Husk’s Scheme interpreter is based on code from the tutorial Write Yourself a Scheme in 48 Hours by Jonathan Tang. Although that book is a great starting point for writing a Scheme, its interpreter does not include many of features required by R5RS Scheme such as continuations.

This article provides a brief overview of Scheme continuations and presents the corresponding code from husk to show how they can be implemented. It will be most helpful to a reader with previous experience with Lisp and/or functional programming. In addition, you may want to at least skim through Jonathan Tang’s book to get a basic understanding of how the interpreter works.

Introduction

Scheme is a minimalistic language that does not include many common control flow constructs such as return, try/catch, or even goto. Instead Scheme provides a powerful, general-purpose construct which may be used to build more specific control structures. The R5RS specification gives the following summary:

Whenever a Scheme expression is evaluated there is a continuation wanting the result of the expression. The continuation represents an entire (default) future for the computation. If the expression is evaluated at top level, for example, then the continuation might take the result, print it on the screen, prompt for the next input, evaluate it, and so on forever. Most of the time the continuation includes actions specified by user code, as in a continuation that will take the result, multiply it by the value stored in a local variable, add seven, and give the answer to the top level continuation to be printed. Normally these ubiquitous continuations are hidden behind the scenes and programmers do not think much about them. On rare occasions, however, a programmer may need to deal with continuations explicitly. Call-with-current-continuation allows Scheme programmers to do that by creating a procedure that acts just like the current continuation.

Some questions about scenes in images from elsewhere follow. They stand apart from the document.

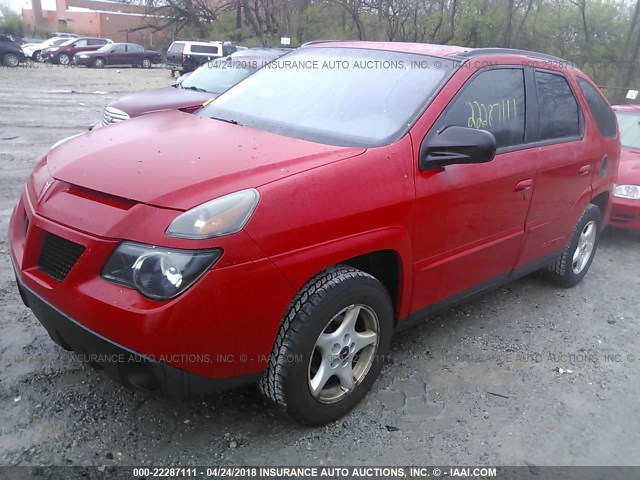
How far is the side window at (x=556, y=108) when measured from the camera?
3943 millimetres

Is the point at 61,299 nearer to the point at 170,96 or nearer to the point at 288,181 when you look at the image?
the point at 288,181

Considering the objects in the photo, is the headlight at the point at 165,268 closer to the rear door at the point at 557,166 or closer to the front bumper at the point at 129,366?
the front bumper at the point at 129,366

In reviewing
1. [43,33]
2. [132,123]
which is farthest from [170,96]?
[43,33]

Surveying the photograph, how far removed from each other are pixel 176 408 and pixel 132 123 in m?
1.69

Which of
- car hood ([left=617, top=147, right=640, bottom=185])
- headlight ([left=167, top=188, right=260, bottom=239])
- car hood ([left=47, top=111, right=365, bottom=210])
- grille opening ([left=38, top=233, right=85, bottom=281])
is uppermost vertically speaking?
car hood ([left=47, top=111, right=365, bottom=210])

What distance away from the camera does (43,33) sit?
5834 cm

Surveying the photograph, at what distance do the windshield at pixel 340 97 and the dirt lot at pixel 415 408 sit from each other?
1.44m

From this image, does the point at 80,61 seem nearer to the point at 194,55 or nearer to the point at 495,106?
the point at 194,55

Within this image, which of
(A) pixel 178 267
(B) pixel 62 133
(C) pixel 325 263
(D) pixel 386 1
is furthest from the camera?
(D) pixel 386 1

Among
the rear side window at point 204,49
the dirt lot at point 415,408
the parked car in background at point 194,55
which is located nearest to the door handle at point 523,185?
the dirt lot at point 415,408

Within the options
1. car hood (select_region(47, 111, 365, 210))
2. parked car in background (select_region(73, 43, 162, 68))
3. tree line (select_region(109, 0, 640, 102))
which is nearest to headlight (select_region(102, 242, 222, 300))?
car hood (select_region(47, 111, 365, 210))

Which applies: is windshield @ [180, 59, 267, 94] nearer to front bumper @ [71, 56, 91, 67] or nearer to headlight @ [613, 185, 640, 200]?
headlight @ [613, 185, 640, 200]

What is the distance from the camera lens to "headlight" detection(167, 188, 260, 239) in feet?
7.37

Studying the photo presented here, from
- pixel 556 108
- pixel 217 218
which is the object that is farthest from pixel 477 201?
pixel 217 218
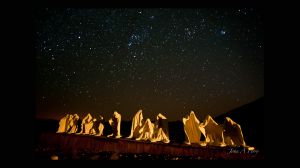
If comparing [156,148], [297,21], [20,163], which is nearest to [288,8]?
[297,21]

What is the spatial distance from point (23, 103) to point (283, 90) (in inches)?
218

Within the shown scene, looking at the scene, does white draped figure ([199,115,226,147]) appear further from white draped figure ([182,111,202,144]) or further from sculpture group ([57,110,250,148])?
white draped figure ([182,111,202,144])

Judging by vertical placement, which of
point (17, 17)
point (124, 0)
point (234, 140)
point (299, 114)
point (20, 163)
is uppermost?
point (124, 0)

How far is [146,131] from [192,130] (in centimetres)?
127

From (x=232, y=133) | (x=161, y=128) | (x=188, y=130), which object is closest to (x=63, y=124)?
(x=161, y=128)

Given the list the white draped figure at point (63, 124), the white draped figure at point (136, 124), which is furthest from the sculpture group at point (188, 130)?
the white draped figure at point (63, 124)

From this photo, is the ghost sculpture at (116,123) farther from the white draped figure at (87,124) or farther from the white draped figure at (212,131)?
the white draped figure at (212,131)

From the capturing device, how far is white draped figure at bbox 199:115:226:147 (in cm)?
823

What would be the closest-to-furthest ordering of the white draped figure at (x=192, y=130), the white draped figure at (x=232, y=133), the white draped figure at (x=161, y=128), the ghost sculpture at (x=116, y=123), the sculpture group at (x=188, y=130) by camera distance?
the white draped figure at (x=232, y=133) → the sculpture group at (x=188, y=130) → the white draped figure at (x=192, y=130) → the white draped figure at (x=161, y=128) → the ghost sculpture at (x=116, y=123)

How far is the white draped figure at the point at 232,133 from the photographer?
8.00 m

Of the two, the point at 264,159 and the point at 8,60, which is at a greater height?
the point at 8,60

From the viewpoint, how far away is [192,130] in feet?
28.0

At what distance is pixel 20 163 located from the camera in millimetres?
7215

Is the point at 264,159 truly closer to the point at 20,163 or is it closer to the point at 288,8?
the point at 288,8
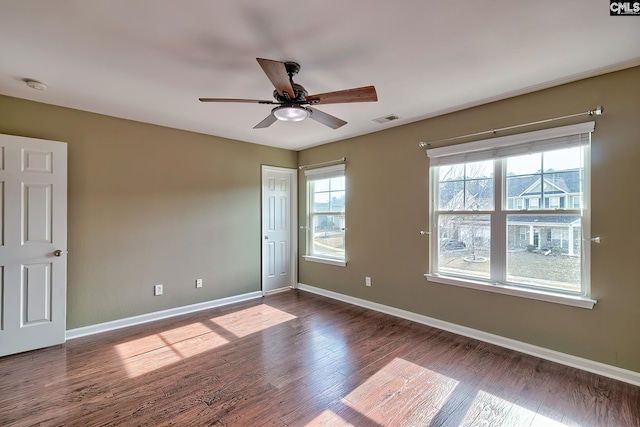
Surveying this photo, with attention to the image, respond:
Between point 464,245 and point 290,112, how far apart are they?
2430 millimetres

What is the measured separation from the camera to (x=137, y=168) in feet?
12.2

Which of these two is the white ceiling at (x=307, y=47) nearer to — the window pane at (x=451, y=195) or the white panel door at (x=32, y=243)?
the white panel door at (x=32, y=243)

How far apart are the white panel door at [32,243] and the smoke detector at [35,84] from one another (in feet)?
1.78

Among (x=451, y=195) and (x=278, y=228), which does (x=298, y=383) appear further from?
(x=278, y=228)

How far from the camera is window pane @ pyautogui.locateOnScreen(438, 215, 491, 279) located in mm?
3234

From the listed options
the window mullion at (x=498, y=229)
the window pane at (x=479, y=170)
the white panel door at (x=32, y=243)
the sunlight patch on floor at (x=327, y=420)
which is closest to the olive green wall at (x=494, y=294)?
the window mullion at (x=498, y=229)

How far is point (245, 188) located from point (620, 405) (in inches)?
180

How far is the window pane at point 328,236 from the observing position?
15.9 feet

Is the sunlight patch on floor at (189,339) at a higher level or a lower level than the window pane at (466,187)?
lower

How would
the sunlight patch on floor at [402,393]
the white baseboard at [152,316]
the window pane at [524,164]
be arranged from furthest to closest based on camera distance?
the white baseboard at [152,316] → the window pane at [524,164] → the sunlight patch on floor at [402,393]

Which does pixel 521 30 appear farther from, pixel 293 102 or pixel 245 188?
pixel 245 188

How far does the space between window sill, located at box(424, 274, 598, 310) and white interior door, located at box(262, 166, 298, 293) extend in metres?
2.54

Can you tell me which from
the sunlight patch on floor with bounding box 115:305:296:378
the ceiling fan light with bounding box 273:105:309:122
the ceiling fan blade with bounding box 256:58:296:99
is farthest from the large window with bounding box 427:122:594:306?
the sunlight patch on floor with bounding box 115:305:296:378

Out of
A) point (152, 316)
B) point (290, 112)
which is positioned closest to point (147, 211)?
point (152, 316)
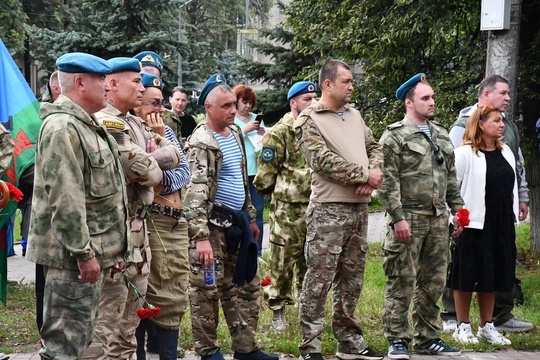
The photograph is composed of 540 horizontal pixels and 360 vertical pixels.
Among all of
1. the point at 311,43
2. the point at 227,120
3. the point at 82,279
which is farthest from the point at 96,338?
the point at 311,43

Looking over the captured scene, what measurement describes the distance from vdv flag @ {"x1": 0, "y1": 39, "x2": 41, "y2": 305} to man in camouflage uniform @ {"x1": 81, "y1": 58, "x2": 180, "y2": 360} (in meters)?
2.41

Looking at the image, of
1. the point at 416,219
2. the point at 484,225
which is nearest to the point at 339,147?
the point at 416,219

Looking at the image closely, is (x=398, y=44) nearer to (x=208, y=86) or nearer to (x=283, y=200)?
(x=283, y=200)

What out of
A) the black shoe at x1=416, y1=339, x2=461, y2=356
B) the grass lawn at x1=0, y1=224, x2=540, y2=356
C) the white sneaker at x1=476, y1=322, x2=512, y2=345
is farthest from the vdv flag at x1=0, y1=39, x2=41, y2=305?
the white sneaker at x1=476, y1=322, x2=512, y2=345

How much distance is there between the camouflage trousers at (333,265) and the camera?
7.07 meters

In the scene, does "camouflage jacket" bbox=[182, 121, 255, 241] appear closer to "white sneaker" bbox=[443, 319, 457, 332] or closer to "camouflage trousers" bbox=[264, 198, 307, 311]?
"camouflage trousers" bbox=[264, 198, 307, 311]

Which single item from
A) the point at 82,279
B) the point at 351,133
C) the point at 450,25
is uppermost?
the point at 450,25

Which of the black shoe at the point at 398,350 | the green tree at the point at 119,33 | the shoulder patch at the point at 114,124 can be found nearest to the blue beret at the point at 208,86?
the shoulder patch at the point at 114,124

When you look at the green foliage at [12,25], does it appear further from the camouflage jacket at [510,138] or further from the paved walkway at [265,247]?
the camouflage jacket at [510,138]

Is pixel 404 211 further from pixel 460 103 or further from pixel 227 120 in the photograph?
pixel 460 103

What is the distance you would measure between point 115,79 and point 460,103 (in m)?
6.94

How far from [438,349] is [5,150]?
3855 mm

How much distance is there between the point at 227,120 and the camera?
7066 mm

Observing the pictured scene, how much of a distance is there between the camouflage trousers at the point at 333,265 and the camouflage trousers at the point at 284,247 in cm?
107
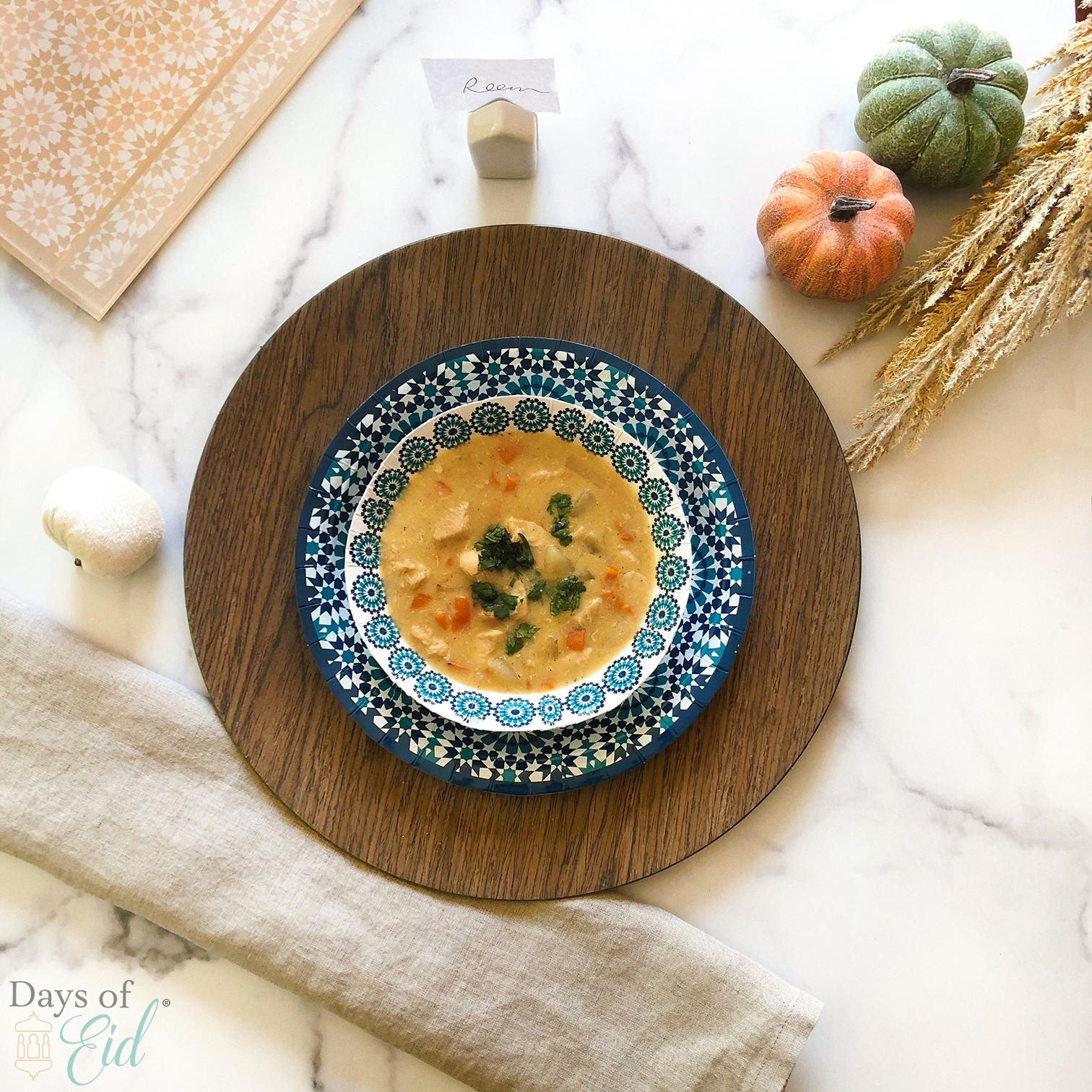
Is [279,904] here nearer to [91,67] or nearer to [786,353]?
[786,353]

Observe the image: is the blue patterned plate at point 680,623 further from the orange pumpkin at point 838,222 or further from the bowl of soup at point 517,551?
the orange pumpkin at point 838,222

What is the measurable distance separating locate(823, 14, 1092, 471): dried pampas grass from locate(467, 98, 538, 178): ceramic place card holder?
Answer: 950mm

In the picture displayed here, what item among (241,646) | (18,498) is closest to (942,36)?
(241,646)

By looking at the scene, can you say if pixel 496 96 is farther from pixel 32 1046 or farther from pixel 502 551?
pixel 32 1046

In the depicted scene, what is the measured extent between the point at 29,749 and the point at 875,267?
242cm

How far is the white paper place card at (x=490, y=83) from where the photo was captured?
1969 millimetres

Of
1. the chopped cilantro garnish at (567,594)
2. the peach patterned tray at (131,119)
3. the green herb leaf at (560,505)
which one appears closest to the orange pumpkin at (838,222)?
the green herb leaf at (560,505)

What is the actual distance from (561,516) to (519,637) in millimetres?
313

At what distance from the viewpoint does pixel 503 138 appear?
2096 millimetres

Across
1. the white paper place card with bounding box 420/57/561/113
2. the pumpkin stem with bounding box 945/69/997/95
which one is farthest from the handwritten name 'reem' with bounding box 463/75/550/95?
the pumpkin stem with bounding box 945/69/997/95

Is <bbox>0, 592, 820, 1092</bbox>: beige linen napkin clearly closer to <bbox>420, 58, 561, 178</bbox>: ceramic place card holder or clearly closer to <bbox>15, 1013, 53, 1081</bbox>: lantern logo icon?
<bbox>15, 1013, 53, 1081</bbox>: lantern logo icon

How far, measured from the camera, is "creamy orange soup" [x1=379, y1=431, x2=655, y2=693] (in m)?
2.11

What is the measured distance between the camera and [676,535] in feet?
6.84

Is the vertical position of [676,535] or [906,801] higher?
[676,535]
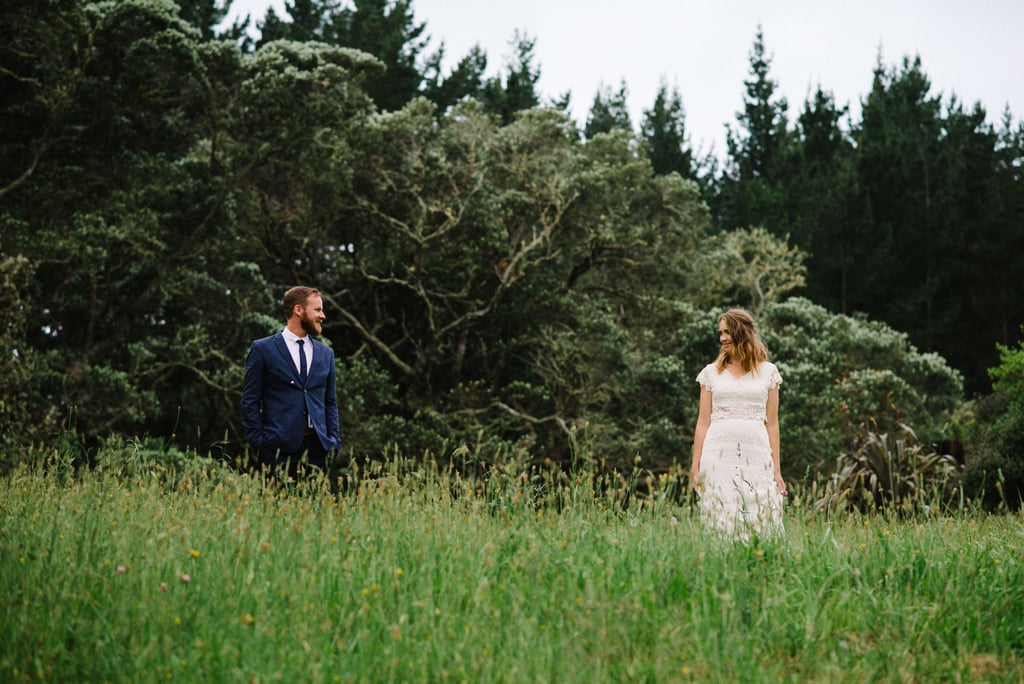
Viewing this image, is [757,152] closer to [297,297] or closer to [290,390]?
[297,297]

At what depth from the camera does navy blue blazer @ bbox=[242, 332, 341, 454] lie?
5570 mm

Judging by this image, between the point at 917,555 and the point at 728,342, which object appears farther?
the point at 728,342

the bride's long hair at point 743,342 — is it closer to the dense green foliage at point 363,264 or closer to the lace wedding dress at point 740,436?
the lace wedding dress at point 740,436

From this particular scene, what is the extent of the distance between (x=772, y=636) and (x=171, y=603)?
2399 millimetres

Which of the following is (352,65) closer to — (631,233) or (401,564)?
(631,233)

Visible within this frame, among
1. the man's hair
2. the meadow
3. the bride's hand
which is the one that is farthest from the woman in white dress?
the man's hair

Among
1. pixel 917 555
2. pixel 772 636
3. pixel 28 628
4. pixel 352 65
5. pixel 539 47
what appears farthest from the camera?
pixel 539 47

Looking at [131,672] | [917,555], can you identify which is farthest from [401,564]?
[917,555]

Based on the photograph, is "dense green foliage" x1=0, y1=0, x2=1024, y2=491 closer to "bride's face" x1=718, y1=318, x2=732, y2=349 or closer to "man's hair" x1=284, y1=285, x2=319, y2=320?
"bride's face" x1=718, y1=318, x2=732, y2=349

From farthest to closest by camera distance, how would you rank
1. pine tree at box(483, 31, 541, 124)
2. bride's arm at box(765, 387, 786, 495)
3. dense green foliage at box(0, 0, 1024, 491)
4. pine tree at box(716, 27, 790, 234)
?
pine tree at box(716, 27, 790, 234)
pine tree at box(483, 31, 541, 124)
dense green foliage at box(0, 0, 1024, 491)
bride's arm at box(765, 387, 786, 495)

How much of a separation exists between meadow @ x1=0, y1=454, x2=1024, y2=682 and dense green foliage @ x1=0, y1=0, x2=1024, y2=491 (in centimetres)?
791

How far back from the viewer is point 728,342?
20.6 ft

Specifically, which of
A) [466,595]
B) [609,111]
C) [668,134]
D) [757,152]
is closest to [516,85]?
[668,134]

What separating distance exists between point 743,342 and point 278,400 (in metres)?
3.24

To see how this works in practice, we can walk through an implementation of return from R5RS:

> (call-with-current-continuation
    (lambda (return)
      (for-each (lambda (x)
            (if (negative? x)
                (return x)))
          '(54 0 37 -3 245 19))
    #t))
-3

As the R5RS spec describes, call-with-current-continuation (or call/cc for short) expects a single function as its only argument - an anonymous lambda function in this example. When Scheme executes call-with-current-continuation, it packs up the current continuation and passes it in as the return argument. We can now call return to escape from the current execution context and return a value to the expression that encloses call-with-current-continuation.

To walk through exactly what happens, as the code above loops over the list of numbers it finds a negative number and calls the return continuation with a value of -3. Execution immediately jumps back to where call-with-current-continuation left off. Assuming this code was typed directly into the huski interpreter, the whole expression evaluates to -3 and that result is printed to the screen.

Continuations are first-class objects, which means they can be assigned to variables, passed to functions, etc, just like any other data type. Phillip Wright wrote an excellent article about this in which he presented the following code snippet:

> (define handle #f)
> (+ 2 (call/cc (lambda (k) (set! handle k) 2)))
4
> (handle 6)
8
> (handle 20)
22

This example illustrates many important points. By storing the continuation up in a variable we can use it later on in the program: in this case, it is used to add 2 to an arbitrary input value. A proper Scheme implementation allows a continuation to be invoked like this multiple times. We can also see that a continuation may be captured at any point in the code, even while evaluating part of a larger expression.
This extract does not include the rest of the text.